Но мнения расходятся. Старые лагерники в один голос признают Владимирский ТОН 50-х годов курортом. Так нашёл Владимир Борисович Зельдович, присланный туда со станции Абезь, и Анна Петровна Скрипникова, попавшая туда (1956) из кемеровских лагерей. Скрипникова особенно была поражена регулярной отправкой заявлений каждые десять дней (она стала писать… в ООН) и отличной библиотекой, включая иностранные языки: в камеру приносят полный каталог, и составляешь годовую заявку.
А ещё же не забудьте и гибкость нашего Закона: приговорили тысячи женщин («жён») к тюрзаку. Вдруг свистнули – всем сменить на лагеря (на Колыме золота недомыв)! И сменили. Без всякого суда.
Так есть ли ещё тот тюрзак? Или это только лагерная прихожая?
Наивную веру в силу голодовок мы вынесли из опыта прошлого и из литературы прошлого. А голодовка – оружие чисто моральное, она предполагает, что у тюремщика не вся ещё совесть потеряна. Или что тюремщик боится общественного мнения. И только тогда голодовка сильна.

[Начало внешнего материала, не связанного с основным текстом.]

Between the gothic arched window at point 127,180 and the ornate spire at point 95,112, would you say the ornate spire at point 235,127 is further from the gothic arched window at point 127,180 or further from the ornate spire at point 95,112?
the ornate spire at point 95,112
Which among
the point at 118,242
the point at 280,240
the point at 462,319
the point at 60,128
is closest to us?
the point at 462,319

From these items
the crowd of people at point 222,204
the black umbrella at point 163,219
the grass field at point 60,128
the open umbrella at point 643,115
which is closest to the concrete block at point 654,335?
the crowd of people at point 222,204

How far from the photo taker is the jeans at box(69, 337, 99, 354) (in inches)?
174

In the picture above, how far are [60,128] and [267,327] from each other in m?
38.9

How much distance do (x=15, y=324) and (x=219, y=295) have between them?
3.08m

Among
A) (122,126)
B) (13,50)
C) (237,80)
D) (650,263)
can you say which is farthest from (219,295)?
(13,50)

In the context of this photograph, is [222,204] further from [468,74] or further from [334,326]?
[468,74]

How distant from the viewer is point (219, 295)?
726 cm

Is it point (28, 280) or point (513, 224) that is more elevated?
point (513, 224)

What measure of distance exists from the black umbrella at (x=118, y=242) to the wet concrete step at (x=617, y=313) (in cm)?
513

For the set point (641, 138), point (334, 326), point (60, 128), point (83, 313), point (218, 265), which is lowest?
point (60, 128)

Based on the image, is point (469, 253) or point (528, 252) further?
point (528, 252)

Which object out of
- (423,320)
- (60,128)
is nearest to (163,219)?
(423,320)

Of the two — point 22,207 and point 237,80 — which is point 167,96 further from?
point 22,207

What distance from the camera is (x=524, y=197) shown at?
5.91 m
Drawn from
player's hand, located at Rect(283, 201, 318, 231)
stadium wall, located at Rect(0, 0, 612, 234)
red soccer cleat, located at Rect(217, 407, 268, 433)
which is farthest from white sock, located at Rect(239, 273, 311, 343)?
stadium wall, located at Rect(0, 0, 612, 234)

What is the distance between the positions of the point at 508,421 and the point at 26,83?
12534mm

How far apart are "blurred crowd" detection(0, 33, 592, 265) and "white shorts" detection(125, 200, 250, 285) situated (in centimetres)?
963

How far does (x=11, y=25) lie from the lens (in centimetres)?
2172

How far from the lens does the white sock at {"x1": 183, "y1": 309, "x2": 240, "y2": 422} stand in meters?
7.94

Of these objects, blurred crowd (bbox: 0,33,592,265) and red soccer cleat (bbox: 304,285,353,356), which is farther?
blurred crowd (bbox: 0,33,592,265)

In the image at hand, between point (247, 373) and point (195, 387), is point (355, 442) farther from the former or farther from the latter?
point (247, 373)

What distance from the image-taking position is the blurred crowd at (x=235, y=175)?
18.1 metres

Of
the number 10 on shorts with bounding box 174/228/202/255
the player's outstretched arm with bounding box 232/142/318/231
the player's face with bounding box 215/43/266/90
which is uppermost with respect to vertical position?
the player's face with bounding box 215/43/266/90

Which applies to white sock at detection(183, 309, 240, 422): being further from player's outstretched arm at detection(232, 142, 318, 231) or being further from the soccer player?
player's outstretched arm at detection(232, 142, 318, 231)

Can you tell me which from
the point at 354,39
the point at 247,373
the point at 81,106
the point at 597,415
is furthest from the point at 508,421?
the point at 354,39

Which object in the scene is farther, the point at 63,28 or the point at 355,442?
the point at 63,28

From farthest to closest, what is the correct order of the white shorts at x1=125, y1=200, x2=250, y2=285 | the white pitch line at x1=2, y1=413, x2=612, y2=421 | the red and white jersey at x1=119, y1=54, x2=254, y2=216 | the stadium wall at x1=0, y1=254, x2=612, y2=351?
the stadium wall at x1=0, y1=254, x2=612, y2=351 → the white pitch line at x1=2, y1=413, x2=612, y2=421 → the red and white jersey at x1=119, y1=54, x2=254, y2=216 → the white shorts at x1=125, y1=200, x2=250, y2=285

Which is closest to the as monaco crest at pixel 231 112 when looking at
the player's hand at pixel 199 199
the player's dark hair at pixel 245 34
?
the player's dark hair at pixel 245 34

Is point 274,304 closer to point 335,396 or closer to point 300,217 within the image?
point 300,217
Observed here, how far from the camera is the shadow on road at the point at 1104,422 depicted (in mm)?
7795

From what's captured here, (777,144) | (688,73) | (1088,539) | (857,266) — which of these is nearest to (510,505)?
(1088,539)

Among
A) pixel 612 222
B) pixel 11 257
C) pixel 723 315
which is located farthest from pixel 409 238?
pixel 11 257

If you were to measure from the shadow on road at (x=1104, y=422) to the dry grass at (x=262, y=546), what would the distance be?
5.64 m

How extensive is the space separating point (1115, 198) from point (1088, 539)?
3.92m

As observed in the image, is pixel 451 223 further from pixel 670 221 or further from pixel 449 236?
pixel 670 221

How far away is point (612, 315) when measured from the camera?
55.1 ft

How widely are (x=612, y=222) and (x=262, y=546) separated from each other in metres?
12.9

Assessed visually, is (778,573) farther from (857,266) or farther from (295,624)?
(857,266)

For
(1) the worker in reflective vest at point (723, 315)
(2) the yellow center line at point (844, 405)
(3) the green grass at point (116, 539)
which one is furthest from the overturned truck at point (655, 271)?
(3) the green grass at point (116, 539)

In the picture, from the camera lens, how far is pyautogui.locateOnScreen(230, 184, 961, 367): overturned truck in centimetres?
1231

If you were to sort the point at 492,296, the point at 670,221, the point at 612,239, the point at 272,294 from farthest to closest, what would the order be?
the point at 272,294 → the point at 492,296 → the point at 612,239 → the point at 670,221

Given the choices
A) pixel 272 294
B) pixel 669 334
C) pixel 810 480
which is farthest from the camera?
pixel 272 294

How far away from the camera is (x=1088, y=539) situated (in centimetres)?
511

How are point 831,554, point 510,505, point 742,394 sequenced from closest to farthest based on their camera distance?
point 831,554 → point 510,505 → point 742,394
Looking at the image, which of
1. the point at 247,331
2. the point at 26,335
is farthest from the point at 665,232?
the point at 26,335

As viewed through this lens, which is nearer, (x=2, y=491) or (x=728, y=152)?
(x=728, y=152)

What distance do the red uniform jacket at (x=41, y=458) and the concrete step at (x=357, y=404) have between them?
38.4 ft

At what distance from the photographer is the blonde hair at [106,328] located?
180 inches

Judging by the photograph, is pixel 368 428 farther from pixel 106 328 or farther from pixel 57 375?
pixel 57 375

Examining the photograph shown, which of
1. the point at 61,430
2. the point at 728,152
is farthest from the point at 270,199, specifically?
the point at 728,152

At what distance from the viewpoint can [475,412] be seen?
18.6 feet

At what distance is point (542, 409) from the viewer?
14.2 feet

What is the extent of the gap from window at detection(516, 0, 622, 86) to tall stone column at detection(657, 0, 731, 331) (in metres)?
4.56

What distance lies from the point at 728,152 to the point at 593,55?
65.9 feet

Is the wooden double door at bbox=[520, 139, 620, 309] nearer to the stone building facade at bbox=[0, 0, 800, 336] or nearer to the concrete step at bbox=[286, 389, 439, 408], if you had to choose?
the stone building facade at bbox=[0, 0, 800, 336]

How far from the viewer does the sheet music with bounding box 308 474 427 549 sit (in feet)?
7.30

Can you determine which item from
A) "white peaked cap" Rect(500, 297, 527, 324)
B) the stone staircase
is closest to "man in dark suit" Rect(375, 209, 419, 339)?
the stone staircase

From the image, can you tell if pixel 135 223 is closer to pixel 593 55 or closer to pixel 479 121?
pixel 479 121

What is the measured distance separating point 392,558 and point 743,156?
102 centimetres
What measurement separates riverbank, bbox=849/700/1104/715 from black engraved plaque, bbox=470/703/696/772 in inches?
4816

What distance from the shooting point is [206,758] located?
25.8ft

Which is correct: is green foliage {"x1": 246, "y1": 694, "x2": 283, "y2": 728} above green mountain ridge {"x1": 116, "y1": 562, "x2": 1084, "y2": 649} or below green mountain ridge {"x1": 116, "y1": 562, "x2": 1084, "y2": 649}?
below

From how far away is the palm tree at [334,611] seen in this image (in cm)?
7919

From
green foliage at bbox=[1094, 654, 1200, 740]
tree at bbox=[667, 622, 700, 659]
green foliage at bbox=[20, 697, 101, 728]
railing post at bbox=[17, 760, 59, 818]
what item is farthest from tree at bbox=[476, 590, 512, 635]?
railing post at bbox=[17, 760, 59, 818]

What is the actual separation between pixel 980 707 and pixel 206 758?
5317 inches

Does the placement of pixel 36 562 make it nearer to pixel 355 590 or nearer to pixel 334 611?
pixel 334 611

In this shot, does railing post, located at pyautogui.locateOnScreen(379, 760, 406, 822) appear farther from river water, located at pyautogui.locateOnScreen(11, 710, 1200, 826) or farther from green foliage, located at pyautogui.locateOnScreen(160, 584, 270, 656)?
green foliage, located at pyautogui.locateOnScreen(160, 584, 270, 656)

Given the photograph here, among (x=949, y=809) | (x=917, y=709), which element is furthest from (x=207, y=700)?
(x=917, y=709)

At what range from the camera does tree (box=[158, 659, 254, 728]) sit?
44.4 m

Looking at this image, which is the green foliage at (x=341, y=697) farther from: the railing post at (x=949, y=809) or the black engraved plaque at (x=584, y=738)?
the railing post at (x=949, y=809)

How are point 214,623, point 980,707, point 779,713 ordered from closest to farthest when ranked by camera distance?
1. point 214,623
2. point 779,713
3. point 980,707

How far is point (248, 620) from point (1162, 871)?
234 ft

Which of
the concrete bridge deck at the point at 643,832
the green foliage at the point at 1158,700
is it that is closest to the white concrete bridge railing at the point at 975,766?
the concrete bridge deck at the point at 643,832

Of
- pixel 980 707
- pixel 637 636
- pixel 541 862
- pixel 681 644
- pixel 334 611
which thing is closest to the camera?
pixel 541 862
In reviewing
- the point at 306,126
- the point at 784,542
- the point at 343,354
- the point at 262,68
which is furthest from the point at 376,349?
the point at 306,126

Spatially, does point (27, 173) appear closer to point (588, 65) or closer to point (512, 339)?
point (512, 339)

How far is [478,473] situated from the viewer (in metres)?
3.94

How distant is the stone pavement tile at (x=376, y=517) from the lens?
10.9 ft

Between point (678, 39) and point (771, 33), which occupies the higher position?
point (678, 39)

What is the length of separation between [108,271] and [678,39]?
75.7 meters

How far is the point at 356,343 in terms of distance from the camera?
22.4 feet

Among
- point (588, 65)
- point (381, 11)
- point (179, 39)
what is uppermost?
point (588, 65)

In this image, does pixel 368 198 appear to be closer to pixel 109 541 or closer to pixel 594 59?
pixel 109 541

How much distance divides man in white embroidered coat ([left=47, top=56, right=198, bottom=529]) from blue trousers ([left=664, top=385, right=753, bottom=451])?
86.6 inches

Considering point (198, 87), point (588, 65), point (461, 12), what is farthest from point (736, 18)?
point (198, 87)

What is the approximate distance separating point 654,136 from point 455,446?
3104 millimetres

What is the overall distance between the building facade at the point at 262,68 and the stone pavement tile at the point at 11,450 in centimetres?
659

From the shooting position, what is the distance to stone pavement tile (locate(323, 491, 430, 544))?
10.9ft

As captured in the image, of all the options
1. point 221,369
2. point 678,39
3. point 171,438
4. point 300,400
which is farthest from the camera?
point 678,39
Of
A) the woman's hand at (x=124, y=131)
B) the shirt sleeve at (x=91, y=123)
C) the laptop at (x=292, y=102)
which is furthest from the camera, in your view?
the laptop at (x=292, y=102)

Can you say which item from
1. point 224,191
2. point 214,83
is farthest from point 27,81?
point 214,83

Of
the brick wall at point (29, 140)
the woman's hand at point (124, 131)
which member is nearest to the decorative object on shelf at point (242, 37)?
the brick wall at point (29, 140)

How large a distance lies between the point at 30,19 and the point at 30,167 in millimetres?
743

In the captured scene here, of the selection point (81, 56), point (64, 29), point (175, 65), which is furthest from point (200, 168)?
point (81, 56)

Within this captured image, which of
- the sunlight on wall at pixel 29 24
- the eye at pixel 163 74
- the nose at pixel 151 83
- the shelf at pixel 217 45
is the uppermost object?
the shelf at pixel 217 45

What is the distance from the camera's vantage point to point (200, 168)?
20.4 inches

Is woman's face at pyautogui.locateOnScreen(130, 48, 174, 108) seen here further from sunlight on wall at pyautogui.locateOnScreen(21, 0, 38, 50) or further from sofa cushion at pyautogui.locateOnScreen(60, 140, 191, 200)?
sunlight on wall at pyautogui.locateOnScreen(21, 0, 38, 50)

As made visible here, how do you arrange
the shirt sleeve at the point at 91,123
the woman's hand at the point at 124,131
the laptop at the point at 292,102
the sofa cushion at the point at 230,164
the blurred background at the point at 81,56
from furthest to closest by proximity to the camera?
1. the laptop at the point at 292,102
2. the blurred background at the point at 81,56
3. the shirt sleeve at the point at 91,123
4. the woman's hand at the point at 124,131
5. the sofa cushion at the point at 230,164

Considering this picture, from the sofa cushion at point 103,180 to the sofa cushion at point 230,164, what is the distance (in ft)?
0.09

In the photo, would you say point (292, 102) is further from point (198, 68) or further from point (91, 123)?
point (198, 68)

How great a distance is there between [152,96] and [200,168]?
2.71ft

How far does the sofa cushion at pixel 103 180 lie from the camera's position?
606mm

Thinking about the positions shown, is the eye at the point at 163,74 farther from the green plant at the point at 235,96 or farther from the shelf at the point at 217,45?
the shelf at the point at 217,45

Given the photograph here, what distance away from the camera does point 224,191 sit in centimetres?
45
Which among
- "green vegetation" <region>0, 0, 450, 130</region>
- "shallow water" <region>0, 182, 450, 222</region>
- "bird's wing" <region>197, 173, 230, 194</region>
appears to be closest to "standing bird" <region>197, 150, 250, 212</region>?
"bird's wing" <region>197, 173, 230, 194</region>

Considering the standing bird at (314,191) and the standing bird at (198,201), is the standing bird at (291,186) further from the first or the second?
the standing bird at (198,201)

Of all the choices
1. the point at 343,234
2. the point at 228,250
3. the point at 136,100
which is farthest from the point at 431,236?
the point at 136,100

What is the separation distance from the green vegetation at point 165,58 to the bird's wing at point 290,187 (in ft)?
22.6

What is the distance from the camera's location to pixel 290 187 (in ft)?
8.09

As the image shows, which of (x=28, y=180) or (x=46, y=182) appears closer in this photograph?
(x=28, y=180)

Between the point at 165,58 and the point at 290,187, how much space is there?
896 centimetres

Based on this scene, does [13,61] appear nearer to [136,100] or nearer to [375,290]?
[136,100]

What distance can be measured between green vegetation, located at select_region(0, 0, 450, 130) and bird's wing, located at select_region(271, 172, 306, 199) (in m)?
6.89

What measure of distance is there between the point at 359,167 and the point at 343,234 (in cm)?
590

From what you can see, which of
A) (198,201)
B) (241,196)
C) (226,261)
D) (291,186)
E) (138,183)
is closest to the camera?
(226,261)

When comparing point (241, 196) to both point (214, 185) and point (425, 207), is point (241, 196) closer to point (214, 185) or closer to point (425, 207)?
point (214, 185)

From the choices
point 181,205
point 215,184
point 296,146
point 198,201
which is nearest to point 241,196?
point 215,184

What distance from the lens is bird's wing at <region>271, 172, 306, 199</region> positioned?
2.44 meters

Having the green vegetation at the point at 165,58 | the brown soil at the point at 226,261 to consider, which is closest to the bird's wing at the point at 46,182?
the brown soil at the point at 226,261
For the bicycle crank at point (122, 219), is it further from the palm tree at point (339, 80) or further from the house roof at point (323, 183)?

Царские тюремщики были ещё зелёные: если арестант у них голодал, они волновались, ахали, ухаживали, клали в больницу. В те годы, кроме мучений голода, никаких других опасностей или трудностей голодовка не представляла для арестанта. Его не могли за голодовку избить, второй раз судить, увеличить срок, или расстрелять, или этапировать.
В 20-х годах бодрая картина голодовок омрачается. Правда, ещё принимаются письменные заявления о голодовке, и ничего подрывного в них пока не видят. Но вырабатываются новые правила: голодовщик должен быть изолирован в специальной одиночке (в Бутырках – в Пугачёвской башне[24]): не только не должна знать о голодовке митингующая воля, не только соседние камеры, но даже и та камера, в которой голодовщик сидел до сего дня, – это ведь тоже общественность, надо и от неё оторвать.
Но всё ж в эти годы можно добиться голодовкой хоть личных требований.
С 30-х годов происходит новый поворот государственной мысли по отношению к голодовкам. Даже вот такие ослабленные, изолированные, полуудушенные голодовки – зачем, собственно, государству нужны? И вот с 30-х годов перестали принимать узаконенные заявления о голодовках. «Голодовка как способ борьбы больше не существует!» – объявили Екатерине Олицкой в 1932 году и объявляли многим. Власть упразднила ваши голодовки! – и баста.
Примерно со средины 1937 года пришла директива: администрация тюрьмы впредь совсем не отвечает за умерших от голодовки! Исчезла последняя личная ответственность тюремщиков! Больше того: чтоб и следователь не волновался, предложено: дни голодовки подследственного вычёркивать из следственного срока, то есть не только считать, что голодовки не было, но даже – будто заключённый эти дни находился на воле! Пусть единственным ощутимым последствием голодовки будет истощение арестанта!